▶ _SOURCE EXTRACT_
★ ★ ★ ★ ★ ★ ★
2 The order of the full
court is set aside and replaced with the following:
‘
a The appeal is
upheld.
b The sentences of the
appellants are set aside and the matter is remitted to the
trial court to impose sentence
afresh.’
3 The registrar of the
North West Division of the High Court, Mahikeng is directed to
prioritise the enrolment of the matter.
JUDGMENT
Van
der Merwe JA (
Maya
P and Nicholls AJA
concurring)
[1]
This is yet another appeal that raises the question whether an
appellant’s right to a fair trial was infringed by the
failure
to alert them at the outset of the trial to the applicable provisions
of the Criminal Law Amendment Act 105 of 1997 (Minimum
Sentences
Act). It is appropriate, at the outset, to draw attention to the
duties of courts and prosecutors in this regard set
out in
Ndlovu
v The State
[2017]
ZACC 19
;
2017 (2) SACR 305
(CC) paras 53-58.
[2]
The appeal against sentence arose in the following manner. The first
appellant and the second appellant were charged together
with four
others in the North West Division of the High Court, Mahikeng with
murder (count 1), robbery with aggravating circumstances
(count 2)
and unlawful possession of firearms and ammunition (counts 3 and 4),
respectively. The indictment did not refer to the
Minimum Sentences
Act. Neither did it contain factual allegations that rendered the
Minimum Sentences Act applicable.
★ ★ ★ ★ ★ ★ ★
▶ _EXERCISE INSTRUCTIONS_
1. Name every judge listed in the heading of the judgment, with each one's title.
2. Quote the judgment word for word from "b The sentences" up to and including "concurring)".
The data that follow come from a separate source.

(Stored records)
★ ★ ★ ★ ★ ★ ★
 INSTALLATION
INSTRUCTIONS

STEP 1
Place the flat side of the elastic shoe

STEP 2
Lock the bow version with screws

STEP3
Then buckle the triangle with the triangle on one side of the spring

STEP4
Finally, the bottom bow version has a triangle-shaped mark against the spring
★ ★ ★ ★ ★ ★ ★
▶ _ANSWERS BELOW_
1.
Van der Merwe JA
Maya P
Nicholls AJA

2.
b The sentences of the
appellants are set aside and the matter is remitted to the
trial court to impose sentence
afresh.’
3 The registrar of the
North West Division of the High Court, Mahikeng is directed to
prioritise the enrolment of the matter.
JUDGMENT
Van
der Merwe JA (
Maya
P and Nicholls AJA
concurring)